I DON’T know whether you’ve picked up on it, but there has been a fair bit of sniffy comment about just how well the Costa Coffee crew seem to be surfing the waves of recession.

Everyone else is tightening their belts and cutting back where they can, but the coffee chain seems intent on making Starbucks look like a slow starter when it comes to opening an outlet on every available street corner and squeezing as much cash as possible from its customers.

The bal financials are these – in the last financial year Costa trousered profits of nearly £28 million, a rise of more than 40 per cent on the year before.

It now has 2,000 stores, including 100 in China where the coffee craze is apparently just getting started, and one of the factors in its success was the summer success of new flavours and iced varieties. Ugh.

The Costa expansion express shows no signs of slowing down, either – hundreds more stores are planned in the coming months, with a target of 3,500 within five years.

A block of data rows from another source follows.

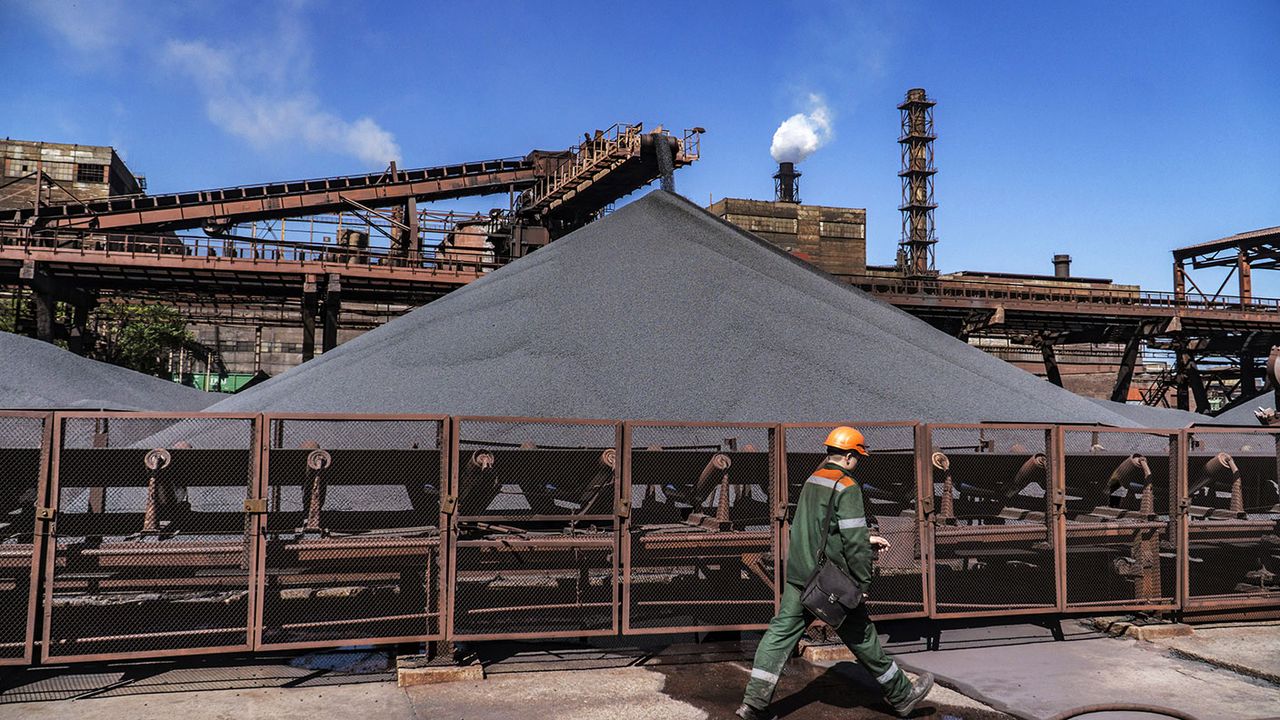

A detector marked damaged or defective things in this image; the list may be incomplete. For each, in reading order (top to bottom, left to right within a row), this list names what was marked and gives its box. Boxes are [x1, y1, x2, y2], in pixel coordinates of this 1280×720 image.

rusty metal fence [0, 410, 1272, 664]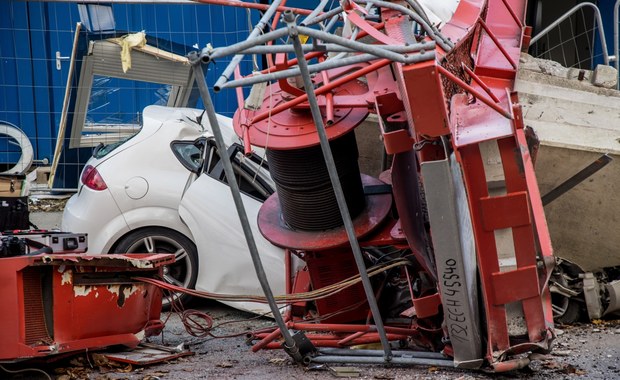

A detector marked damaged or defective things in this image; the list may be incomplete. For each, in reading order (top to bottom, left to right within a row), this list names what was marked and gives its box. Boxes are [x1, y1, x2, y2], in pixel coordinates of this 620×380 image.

damaged white car [62, 104, 286, 312]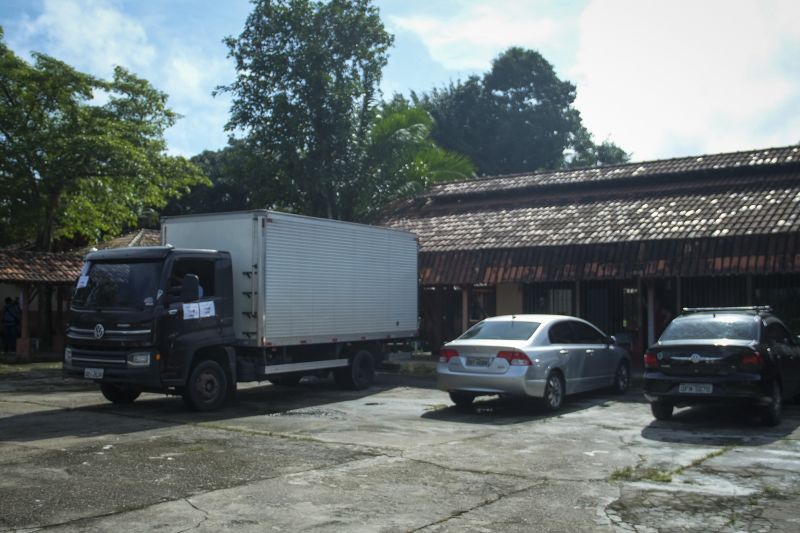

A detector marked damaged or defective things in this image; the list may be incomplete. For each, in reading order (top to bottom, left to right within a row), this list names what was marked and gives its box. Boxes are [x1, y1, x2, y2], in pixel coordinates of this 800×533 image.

cracked concrete ground [1, 368, 800, 528]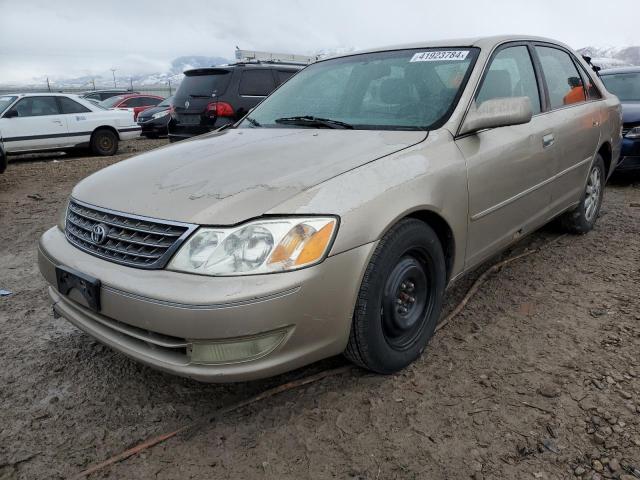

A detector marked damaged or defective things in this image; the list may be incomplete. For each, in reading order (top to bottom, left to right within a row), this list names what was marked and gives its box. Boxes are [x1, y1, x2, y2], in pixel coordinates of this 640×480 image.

peeling paint on hood [72, 127, 428, 225]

If you don’t like that success story from the front line of crude capitalism, there’s only one person to blame. Look in the mirror – it’s you.

I spotted a whine from a national newspaper reader the other day, moaning that the price of a Costa coffee at a motorway service station equated to £40 a gallon, if you could be bothered to do the sums. It’s ridiculous, he mused, that the coffee in the cafe costs so much more than the fuel at the pumps.

Yes, it may well be. But you still paid it, you muppet, and there was never a chance that you would conk out on the hard shoulder 30 miles down the road because you hadn’t filled up with a cappuccino.

I wouldn’t say I was a mean person – I’ll leave that to Mrs Dee in her more purse-lipped moments, if that’s the way she wants to play it – but there’s something that grabs at my very vitals whenever there’s a prospect of paying £3 or more for a cup of something brown.

Anyone who has ever done a stint behind the counter in a caff will know that the raw materials don’t add up to that much and the mark-up on coffee – and tea – was pretty healthy even before hot drinks turned up at the cutting edge of fashion and the prices soared.

Yes, the surroundings are swish and the choice is immense, but at the end of the day it’s still only a cuppa.

If you’re troubled by big coffee companies like Costa trousering huge amounts of change and expanding like crazy, then you have a simple choice – don’t go there.

On the vary rare occasions that I find myself stepping over the threshold of a coffee shop, I favour independent retailers wherever possible. There are enough of them about, after all, and both the coffee and the service is usually superior to the chains.

But most of the time I steer clear. If I want a cup of coffee, I’ll have one at home, thanks very much – I’ve got all the facilities, and I won’t have to master the ludicrous descriptions that vary from chain to chain.

And if I’m out and about and in desperate need of a hot drink to keep me going, well, hasn’t anyone ever heard of a flask?